Simulated impacts of crop residue removal and tillage on soil organic matter maintenance

Authors: DALZELL, BRENT - UNIVERSITY OF MINNESOTA; Johnson, Jane; TALLAKSEN, JOEL - UNIVERSITY OF MINNESOTA; ALLAN, DEBORAH - UNIVERSITY OF MINNESOTA; BARBOUR, NANCY

Submitted to: Soil Science Society of America Journal
Publication Type: Peer Reviewed Journal
Publication Acceptance Date: 4/13/2013
Publication Date: 7/1/2013
Citation: Dalzell, B.J., Johnson, J.M., Tallaksen, J., Allan, D.L., Barbour, N.W. 2013. Simulated impacts of crop residue removal and tillage on soil organic matter maintenance. Soil Science Society of America Journal. 77(4):1349-1356.

Interpretive Summary: Stover or residue is the leaves, husks, cobs and stems remaining after corn grain harvest. This material can be sold as bioenergy feedstock. Harvesting residue exposes soil making it more vulnerable to wind and water erosion. Soil organic matter imparts many characteristics that make soil productive. Thus, it is important to maintain or increase its amount in soil. Every year a fraction crop residue decomposes and a portion of it becomes soil organic matter. Soil organic matter formation relies on the annual crops residue input. Whether, soil organic matter increases, decreases or stay the same over time varies based on tillage, amount and type of residue returned, soil and environmental factors. Measurable changes in soil organic matter happen slowly. Therefore, we used a model called CQESTR for predicting changes in soil organic matter under different tillage and residue harvest scenarios in West Central Minnesota. The model predicted changes for both the top 12 inches and the top 24 inches. The study found that found that tilling with a moldboard plow or a chisel plow even returning all crop residues to the field was not enough to maintain soil organic matter. Returning more residues is needed to maintain soil organic matter in the top 24 inches of soil. The model predicted a loss in soil organic matter in the top 24 inches even when it was maintained in the top 12 inches unless the field was managed without tillage and with continuous corn. The model predicted 3 ton per acre or more dry residue be returned annually or else soil organic matter in the top 24 inches would decline. The 2005-2011 average corn yield for Stevens County, which is in West Central Minnesota, was only 160 bushels per acre. In addition almost all row crops are tilled. Thus, routine harvest of corn stover is not compatible with increasing soil organic matter. To achieve an increase in soil organic matter in the top 24 inches, we advise producing high residue crops like corn coupled with no tillage. This information provides guidance to the bioenergy industry, producers and the general public including policy-makers of the benefits and risks associated with plant-based energy. The study results suggest corn yields routinely exceed 175 bushels per acre in a corn-soybean rotation with no-till before it is advisable to harvest corn stover.

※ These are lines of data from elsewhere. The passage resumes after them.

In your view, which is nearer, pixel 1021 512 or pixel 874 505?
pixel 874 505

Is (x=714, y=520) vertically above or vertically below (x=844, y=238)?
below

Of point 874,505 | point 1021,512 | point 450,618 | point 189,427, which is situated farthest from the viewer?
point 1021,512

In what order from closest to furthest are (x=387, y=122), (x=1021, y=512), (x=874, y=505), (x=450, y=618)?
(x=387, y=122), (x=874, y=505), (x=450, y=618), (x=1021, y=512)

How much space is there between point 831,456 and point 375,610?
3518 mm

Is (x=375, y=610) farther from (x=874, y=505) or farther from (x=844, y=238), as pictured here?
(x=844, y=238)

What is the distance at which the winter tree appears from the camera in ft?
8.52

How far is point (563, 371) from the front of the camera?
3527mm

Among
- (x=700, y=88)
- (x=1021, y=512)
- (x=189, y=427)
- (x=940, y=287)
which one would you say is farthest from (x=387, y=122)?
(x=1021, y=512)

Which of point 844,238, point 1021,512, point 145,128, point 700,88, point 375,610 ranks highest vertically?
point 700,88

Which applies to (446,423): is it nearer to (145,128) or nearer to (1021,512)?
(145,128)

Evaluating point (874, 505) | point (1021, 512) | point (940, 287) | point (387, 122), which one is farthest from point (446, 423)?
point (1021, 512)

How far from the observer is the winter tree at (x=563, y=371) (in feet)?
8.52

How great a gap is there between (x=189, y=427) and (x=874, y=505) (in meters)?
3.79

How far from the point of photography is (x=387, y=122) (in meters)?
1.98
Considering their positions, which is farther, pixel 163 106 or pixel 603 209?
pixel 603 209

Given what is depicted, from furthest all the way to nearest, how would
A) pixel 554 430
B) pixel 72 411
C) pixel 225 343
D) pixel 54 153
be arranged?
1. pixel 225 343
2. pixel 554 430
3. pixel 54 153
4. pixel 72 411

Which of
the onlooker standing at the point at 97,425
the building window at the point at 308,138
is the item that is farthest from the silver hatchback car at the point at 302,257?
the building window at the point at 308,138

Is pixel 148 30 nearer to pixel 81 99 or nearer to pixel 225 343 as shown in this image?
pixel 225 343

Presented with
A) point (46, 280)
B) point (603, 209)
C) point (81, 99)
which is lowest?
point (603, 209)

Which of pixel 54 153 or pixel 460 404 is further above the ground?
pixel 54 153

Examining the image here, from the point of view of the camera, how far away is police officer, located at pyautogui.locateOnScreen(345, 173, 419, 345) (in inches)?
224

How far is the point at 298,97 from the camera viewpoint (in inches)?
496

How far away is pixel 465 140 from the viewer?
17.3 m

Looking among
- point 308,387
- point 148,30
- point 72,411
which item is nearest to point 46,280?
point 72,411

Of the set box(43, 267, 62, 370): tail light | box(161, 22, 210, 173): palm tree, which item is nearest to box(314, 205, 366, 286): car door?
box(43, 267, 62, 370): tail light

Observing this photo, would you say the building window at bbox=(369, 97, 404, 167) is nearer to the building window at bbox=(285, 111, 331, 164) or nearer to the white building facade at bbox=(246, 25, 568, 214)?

Technical Abstract: Cellulosic biofuel production may generate new markets and additional revenue for farmers. However, residue removal may cause other environmental problems such as soil erosion and loss of soil organic matter (SOM). The objective of this study was to determine the amounts of residue necessary for SOM maintenance under different tillage and removal scenarios for corn-soybean (Z. mays - G. max, respectively) and continuous corn rotations for a site in west-central Minnesota. We employed a process-based model (CQESTR) to evaluate current management practices and quantify SOM changes over time. Results showed that conventional tillage resulted in SOM loss, regardless of the amount of residue returned. Under no-till, the amount of residue was important in determining SOM accumulation or depletion. For the upper 30 cm of soil, average annual rates of 3,650 and 2,250 kg crop residue ha-1 yr-1 were sufficient to maintain SOM for corn-soybean and continuous corn rotations, respectively. Soil OM in soil layers below 30 cm was predicted to decrease in all scenarios as a result of low root inputs. When considered over the upper 60 cm (maximum soil depth sampled), only continuous corn with no-till was sufficient to maintain SOM. Results from this work are important because they show that, for the scenarios tested here, no-till management is necessary for SOM maintenance and that determining whether SOM is accumulating or depleting depends upon the soil depth considered. At current yields observed in this study area, only continuous corn with no-till may generate enough residue to maintain or increase SOM. [REAP publication].